By any measurement, the woman caught in adultery was condemned, but the God of the universe did, by his own singular will, not condemn her. And by this act, she was set free. Today, the modern secular world attempts to deliver an evangelion. It tries to be the good news for people trapped in darkness. It tries to say to the woman caught in adultery, “Hey, what you were doing is not wrong. You are free to express yourself however you feel you need to. Your body is yours to do absolutely anything with. It’s beautiful. Your choices, every last one of them, are fabulous. Just listen to your heart and know you are total awesome sauce!” It knows that what the world needs is a gospel, and so it gives them one – a gospel of antinomianism – no rules, “imagine no religion”, etc. “This is what will set you free” it boldly proclaims.

But it doesn’t work. Our heart is attuned to the subatomic rhythms of the universe even when we explain them away with our minds. There is light and there is darkness. There is beauty and there is real ugliness. There is right and there is wrong. And we are wallowing in the wrong, each in our own way.
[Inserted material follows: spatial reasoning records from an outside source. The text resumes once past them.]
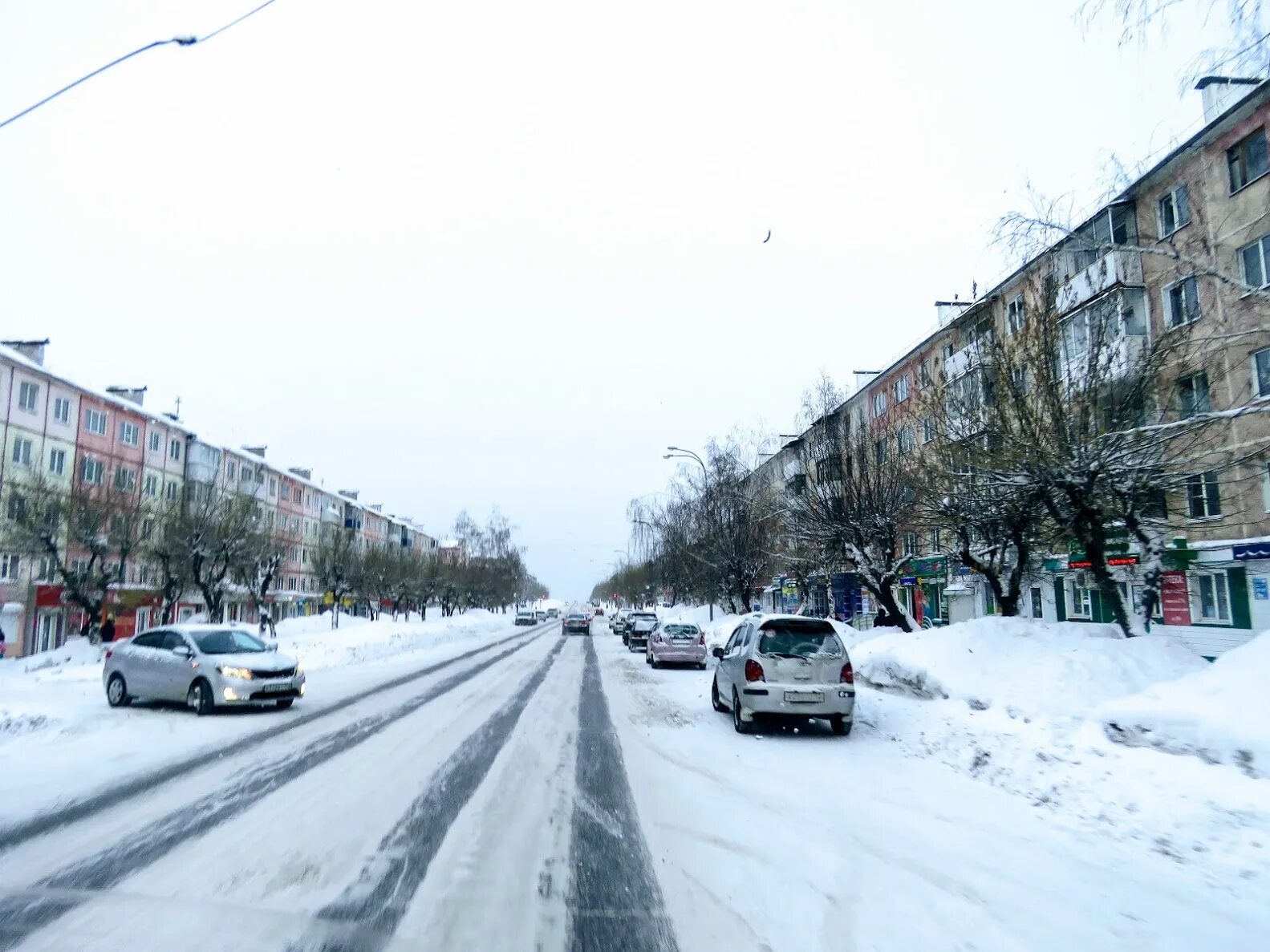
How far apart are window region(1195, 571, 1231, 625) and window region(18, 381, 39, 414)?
51.2m

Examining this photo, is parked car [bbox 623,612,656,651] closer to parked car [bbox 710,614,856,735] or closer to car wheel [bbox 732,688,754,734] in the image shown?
car wheel [bbox 732,688,754,734]

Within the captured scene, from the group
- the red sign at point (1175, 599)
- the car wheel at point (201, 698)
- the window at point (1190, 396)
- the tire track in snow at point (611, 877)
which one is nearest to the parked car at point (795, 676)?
the tire track in snow at point (611, 877)

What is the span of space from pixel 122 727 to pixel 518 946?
10.3 meters

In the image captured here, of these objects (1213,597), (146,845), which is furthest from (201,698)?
(1213,597)

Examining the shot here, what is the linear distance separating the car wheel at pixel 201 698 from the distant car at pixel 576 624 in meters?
47.0

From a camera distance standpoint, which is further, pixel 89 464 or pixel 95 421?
pixel 95 421

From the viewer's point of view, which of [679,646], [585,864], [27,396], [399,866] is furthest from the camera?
[27,396]

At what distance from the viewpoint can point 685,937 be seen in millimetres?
4629

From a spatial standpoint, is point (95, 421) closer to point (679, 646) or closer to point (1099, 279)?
point (679, 646)

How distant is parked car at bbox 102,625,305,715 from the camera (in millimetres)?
13734

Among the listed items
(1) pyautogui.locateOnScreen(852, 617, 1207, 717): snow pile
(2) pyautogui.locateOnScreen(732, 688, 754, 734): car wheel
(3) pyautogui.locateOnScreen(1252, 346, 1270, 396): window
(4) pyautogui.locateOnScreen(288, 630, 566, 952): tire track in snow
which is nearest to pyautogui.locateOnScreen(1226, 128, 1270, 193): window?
(3) pyautogui.locateOnScreen(1252, 346, 1270, 396): window

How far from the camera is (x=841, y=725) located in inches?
480

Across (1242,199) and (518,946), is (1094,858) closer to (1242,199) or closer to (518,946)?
(518,946)

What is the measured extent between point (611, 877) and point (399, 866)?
1.44 meters
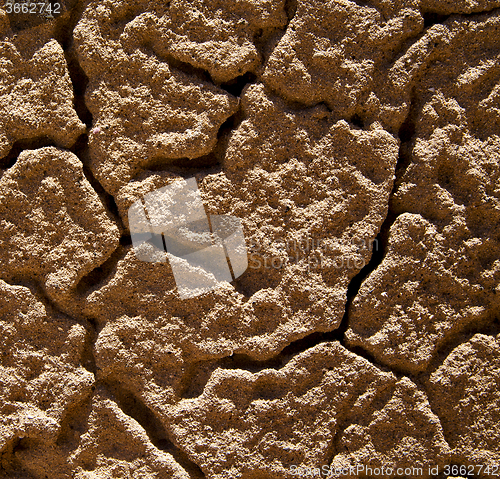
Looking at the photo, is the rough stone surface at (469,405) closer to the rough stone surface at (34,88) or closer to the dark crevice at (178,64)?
the dark crevice at (178,64)

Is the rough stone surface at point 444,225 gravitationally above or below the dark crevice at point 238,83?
below

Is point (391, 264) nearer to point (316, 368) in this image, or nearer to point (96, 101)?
point (316, 368)

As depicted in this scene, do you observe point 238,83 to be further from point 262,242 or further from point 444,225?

Painting the darkness with a layer of white paint and celebrating looks wonderful, for a grand total of five whole minutes. But our heart knows otherwise.

Our Lord and Savior on the other hand, doesn’t bother with the can of paint. He calls a spade a spade. He NAMES thing as they truly are. He knows that we are broken, busted, fallen, depraved, and wicked. But then he says: “I don’t condemn you. I put you to sleep when it’s your turn to walk through the blood. I walk through it for you. You don’t vocalize your desire for forgiveness in a nice clean-cut way? Well, I’m going to forgive you anyway. Here you go. I don’t condemn you. I love you. Go and sin no more. See you ’round!”

So what else is there to say about all this? Rejoice! You have a savior.


(Disclosure: Reading Brennan Manning’s treatment of John 8 is what caused me to write this reflection.)